▶ **Work instruction**
Please answer these from the abstract on ATP-induced currents, one per line:
1. In what share of the cells did ATP induce a K+ current?
2. What Kd is given for the ATP-induced K+ current?
3. What single-channel conductance was estimated?

Properties of ionic currents induced by external ATP in a mouse mesodermal stem cell line.

1. ATP was puff applied to cells of a mesodermal stem cell line, C3H10T1/2, and the responses were studied by whole‐cell patch clamp recording. 2. In 91% of the cells (90/99), K+ current lasting for tens of seconds was observed after several seconds latency. The current showed outward rectification. In 10% of the cells (9/99), ATP induced Cl‐ current which also lasted for tens of seconds after several seconds latency, but showed little rectification. In 6% of these cells (5/99), both K+ and Cl‐ currents were induced by ATP. 3. The K+ current induced by ATP was dose dependent, with a Kd of 0.4 microM. The effects of ATP analogues were tested at a concentration of 20 microM. ADP and ATP‐gamma‐S induced the K+ current, while AMP and adenosine did not. alpha, beta‐Methylene ATP produced a diminished K+ current. 4. The ATP‐induced K+ current was not observed when EGTA in the internal solution was raised from 0.1 to 5 mM. In Fluo‐3‐loaded cells, an increase in intracellular Ca2+ concentration induced by the application of ATP was observed, and the time course was similar to the induced K+ current. Both the increase in intracellular Ca2+ and the K+ current were induced by ATP even in Ca(2+)‐free external solution. Ryanodine (50 microM) in the external solution did not affect the ATP response, and application of 10 mM‐caffeine alone to the external solution did not induce any response. 5. The variance of the steady‐state fluctuations in the course of the ATP‐induced slow K+ current was analysed. The single‐channel conductance was estimated as 2.7 pS at 0 mV with external and internal K+ concentrations of 5 and 140 mM respectively. The K+ current was not affected by apamin at concentrations of up to 1 microM but was reduced to one‐third by 140 mM‐tetraethylammonium (TEA). 6. It was concluded that puff‐applied ATP has two main effects in the mesodermal stem cells: an increase in the intracellular Ca2+ concentration and a succeeding hyperpolarization due to the Ca(2+)‐activated K+ conductance which is present in this cell. The significance of the increase in intracellular Ca2+ caused by ATP is discussed.

▶ **Extracted information**
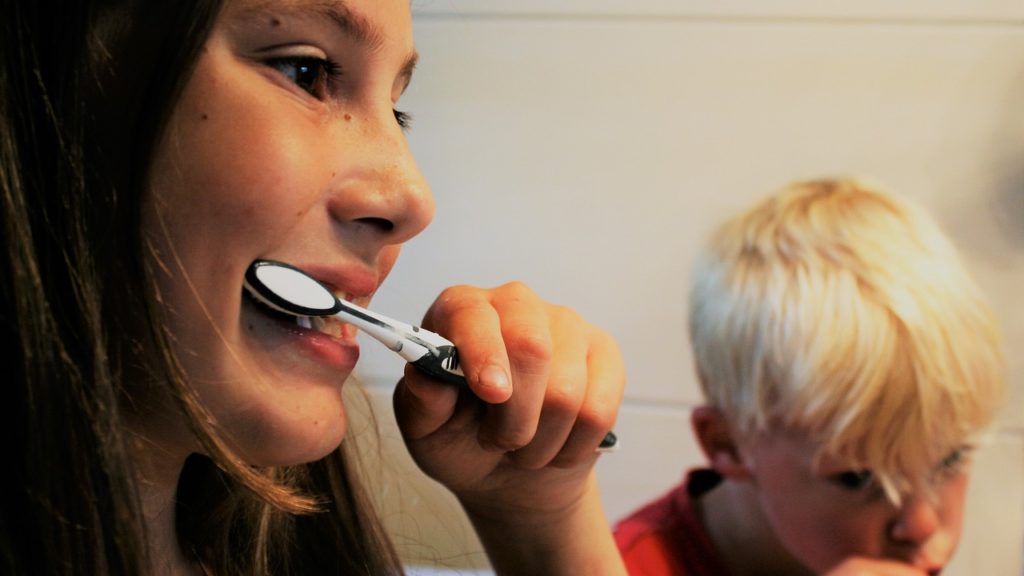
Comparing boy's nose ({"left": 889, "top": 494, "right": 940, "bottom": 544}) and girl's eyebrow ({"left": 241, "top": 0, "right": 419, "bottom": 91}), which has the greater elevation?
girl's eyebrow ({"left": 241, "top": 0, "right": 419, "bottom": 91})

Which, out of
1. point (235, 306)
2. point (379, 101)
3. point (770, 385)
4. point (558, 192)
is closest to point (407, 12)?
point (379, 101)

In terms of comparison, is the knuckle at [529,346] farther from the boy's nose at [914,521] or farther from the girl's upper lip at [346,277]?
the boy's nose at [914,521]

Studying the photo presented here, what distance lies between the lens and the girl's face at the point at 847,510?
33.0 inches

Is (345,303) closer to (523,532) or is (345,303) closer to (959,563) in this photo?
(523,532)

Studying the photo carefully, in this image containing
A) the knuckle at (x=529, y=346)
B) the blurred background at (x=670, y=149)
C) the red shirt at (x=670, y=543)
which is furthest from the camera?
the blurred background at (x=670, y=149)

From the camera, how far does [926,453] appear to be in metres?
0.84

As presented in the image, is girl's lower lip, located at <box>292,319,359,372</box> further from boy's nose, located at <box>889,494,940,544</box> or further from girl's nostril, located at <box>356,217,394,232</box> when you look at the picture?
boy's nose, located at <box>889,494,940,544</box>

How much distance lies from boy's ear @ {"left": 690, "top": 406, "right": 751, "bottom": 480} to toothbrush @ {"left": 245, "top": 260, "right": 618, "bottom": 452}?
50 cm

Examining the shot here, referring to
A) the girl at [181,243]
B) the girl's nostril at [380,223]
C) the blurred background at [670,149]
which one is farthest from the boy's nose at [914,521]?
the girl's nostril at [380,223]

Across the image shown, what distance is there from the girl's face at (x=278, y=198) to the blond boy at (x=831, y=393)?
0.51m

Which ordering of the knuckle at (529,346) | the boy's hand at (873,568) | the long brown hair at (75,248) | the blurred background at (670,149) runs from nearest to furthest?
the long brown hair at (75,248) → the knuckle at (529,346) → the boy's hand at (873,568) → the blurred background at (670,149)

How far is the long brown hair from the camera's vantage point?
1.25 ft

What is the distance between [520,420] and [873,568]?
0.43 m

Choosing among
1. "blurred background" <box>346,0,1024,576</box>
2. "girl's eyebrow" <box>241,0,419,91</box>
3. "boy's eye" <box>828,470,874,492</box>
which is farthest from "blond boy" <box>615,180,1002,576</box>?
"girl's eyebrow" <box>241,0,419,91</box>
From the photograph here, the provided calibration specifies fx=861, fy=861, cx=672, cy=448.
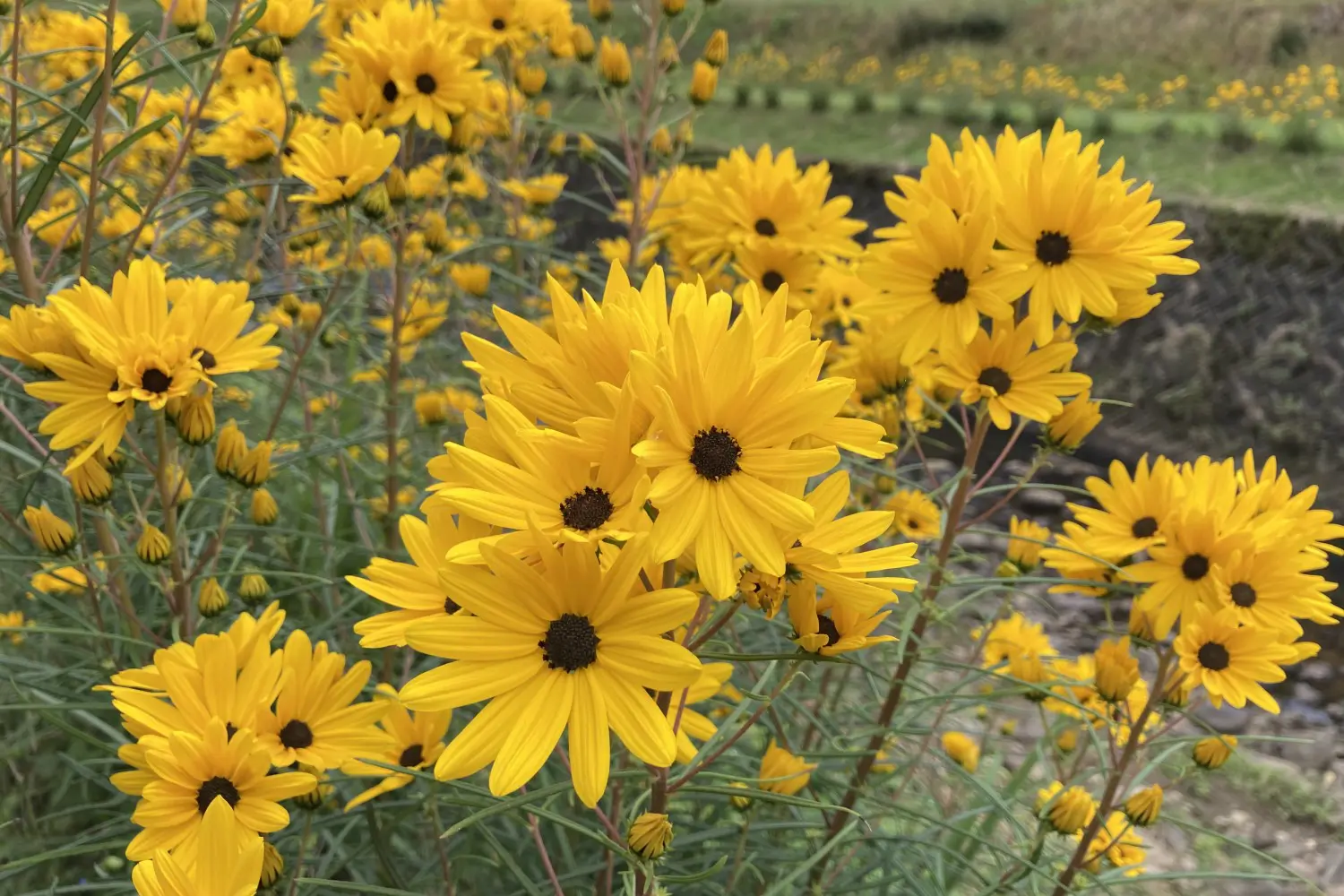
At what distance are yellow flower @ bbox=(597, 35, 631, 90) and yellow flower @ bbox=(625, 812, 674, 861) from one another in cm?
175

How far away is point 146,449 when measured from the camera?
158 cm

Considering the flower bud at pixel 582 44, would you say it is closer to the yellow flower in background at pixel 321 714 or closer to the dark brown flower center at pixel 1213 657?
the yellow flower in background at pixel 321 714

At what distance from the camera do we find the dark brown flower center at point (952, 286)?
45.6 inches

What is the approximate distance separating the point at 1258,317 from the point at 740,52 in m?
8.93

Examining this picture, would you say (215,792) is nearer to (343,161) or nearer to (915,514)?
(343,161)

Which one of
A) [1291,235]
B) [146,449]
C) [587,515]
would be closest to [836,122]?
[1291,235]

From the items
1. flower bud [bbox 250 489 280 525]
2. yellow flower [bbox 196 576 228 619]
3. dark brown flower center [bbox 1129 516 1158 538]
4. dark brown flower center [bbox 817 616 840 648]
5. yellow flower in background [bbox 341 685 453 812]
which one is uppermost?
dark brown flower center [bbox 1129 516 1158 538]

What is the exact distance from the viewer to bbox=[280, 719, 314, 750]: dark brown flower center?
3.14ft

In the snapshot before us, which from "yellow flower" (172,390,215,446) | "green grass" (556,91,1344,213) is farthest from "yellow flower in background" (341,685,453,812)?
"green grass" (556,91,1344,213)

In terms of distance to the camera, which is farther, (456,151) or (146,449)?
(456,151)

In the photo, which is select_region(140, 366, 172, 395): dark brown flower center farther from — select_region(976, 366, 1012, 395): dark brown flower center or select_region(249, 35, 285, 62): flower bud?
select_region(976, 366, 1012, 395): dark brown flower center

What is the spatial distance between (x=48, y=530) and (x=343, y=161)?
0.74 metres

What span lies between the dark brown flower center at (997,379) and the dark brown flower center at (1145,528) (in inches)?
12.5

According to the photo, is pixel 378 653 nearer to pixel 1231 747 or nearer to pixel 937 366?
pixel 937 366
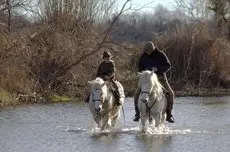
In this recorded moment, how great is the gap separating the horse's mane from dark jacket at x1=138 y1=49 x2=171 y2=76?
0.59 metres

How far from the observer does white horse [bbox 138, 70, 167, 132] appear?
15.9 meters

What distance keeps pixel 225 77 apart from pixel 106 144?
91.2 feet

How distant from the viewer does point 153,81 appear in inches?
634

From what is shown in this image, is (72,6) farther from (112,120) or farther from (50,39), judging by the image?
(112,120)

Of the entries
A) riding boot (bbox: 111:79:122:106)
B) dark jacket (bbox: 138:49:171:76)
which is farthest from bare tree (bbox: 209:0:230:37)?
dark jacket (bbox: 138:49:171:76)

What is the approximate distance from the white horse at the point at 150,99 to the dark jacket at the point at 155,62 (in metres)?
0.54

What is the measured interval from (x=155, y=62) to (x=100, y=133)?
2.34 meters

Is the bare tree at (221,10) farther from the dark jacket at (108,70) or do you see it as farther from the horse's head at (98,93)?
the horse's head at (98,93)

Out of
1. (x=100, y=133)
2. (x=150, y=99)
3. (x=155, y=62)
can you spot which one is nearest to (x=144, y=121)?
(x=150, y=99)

...

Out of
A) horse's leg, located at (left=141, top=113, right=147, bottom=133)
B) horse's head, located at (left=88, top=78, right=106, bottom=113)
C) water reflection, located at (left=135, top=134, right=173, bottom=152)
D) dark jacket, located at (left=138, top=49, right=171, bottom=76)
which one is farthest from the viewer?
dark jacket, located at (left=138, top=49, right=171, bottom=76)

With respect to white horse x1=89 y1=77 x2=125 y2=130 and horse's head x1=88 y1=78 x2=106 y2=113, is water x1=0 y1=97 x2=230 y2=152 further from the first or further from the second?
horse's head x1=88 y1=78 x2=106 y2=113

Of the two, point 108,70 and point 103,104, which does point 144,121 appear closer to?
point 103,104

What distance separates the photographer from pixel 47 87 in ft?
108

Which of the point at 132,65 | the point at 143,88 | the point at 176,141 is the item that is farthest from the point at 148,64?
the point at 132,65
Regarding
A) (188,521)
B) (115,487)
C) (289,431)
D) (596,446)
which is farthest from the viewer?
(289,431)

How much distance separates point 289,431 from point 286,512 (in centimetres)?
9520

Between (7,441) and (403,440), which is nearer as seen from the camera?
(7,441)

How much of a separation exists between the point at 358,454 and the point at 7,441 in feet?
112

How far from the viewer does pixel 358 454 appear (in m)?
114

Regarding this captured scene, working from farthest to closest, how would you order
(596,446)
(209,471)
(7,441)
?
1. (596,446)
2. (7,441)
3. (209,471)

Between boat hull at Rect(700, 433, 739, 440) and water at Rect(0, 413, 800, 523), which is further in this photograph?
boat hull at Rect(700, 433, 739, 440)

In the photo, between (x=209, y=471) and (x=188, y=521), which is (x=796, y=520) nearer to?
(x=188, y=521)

▶ **Answer for the task**
1. 91% of the cells (90/99)
2. 0.4 microM
3. 2.7 pS at 0 mV